Barra managed a recall of roughly 30 million vehicles beginning in 2014 after an ignition switch defect caused 120 deaths and led to a complete restructuring of GM’s safety operations.

“The way that she took the ignition switch recall and used it to really drive some deep change into the organization — she shook some things up,” said Stephanie Brinley, associate director of research at S&P Global Mobility. “And I think they’ve made a difference.”

Barra guided the company through the 2014 parts crisis and initiated several company restructurings across the globe, including exiting many unprofitable markets. That fat-trimming was in preparation for an expected disruption from the “mobility” or tech industries and the likes of Lyft, Uber, Apple and Google.

And, she fended off two activist-shareholder campaigns, including from David Einhorn’s Greenlight Capital, which pushed for seats on GM’s board and to initiate a split of GM’s common stock into two classes to help boost its share price.

Einhorn declined to comment through a spokesman on those efforts, Barra or GM, which the firm exited in 2020.

General Motors CEO Mary Barra testifies during a House Energy and Commerce Committee hearing on Capitol Hill in Washington, April 1, 2014.

Getty Images

The more recent challenges facing GM — Cruise, EV uncertainty, shifting priorities — play to Barra’s strengths. She’s discerning in the face of crisis and swift to cull where needed.

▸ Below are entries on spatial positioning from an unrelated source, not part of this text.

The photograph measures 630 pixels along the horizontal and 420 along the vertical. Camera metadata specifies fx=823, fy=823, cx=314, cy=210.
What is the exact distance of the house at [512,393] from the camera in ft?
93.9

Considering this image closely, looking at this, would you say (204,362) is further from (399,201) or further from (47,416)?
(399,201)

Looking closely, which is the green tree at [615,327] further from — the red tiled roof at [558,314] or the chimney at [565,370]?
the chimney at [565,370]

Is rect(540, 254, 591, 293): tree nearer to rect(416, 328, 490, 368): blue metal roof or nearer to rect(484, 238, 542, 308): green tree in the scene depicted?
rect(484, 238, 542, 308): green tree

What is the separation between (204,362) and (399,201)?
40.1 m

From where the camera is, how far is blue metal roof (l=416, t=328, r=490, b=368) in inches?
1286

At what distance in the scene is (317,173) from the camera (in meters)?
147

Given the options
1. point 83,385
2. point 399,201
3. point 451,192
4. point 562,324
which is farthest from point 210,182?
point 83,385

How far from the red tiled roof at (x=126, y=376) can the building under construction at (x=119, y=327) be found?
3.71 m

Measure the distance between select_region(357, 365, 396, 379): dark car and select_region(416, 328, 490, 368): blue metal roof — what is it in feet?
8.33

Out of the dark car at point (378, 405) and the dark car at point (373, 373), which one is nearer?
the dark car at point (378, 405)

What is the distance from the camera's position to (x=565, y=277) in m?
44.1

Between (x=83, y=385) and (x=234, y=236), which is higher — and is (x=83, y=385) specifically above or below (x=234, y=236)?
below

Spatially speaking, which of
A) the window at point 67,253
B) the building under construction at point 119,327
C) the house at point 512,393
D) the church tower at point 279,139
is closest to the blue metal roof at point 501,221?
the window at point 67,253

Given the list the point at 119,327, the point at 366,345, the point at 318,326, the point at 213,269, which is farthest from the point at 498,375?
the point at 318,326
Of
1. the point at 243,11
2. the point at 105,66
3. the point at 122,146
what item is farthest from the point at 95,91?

“She’s a good leader, and she’s a good listener. But she’s also tough when it comes to making difficult decisions for the shareholders. So far, what I’ve seen, she’s done an outstanding job,” former GM executive Gary Cowger, a mentor of Barra’s who died last year, previously told CNBC.

But as the headwinds compound and some on Wall Street lose confidence, 2024 is shaping up to be either the cherry on top of Barra’s career or an unexpected dent in her track record.

“The shift to EV and autonomous is one that’s just not that simple,” Brinley said. “It’s going to be a struggle for awhile and the success or failure on that is probably not really going to be known very well until well after her tenure.”

When asked in December about her tenure and legacy, Barra, 62, said she doesn’t think about it too much. She’s more focused on what’s in front of her.

“I’m an engineer, problem solver, let’s move forward,” she said. “I’m humbled and it’s a privilege to lead General Motors at this point in time. We’re in the midst of this really once-in-a-generation transformation and there’s so much that can be done.”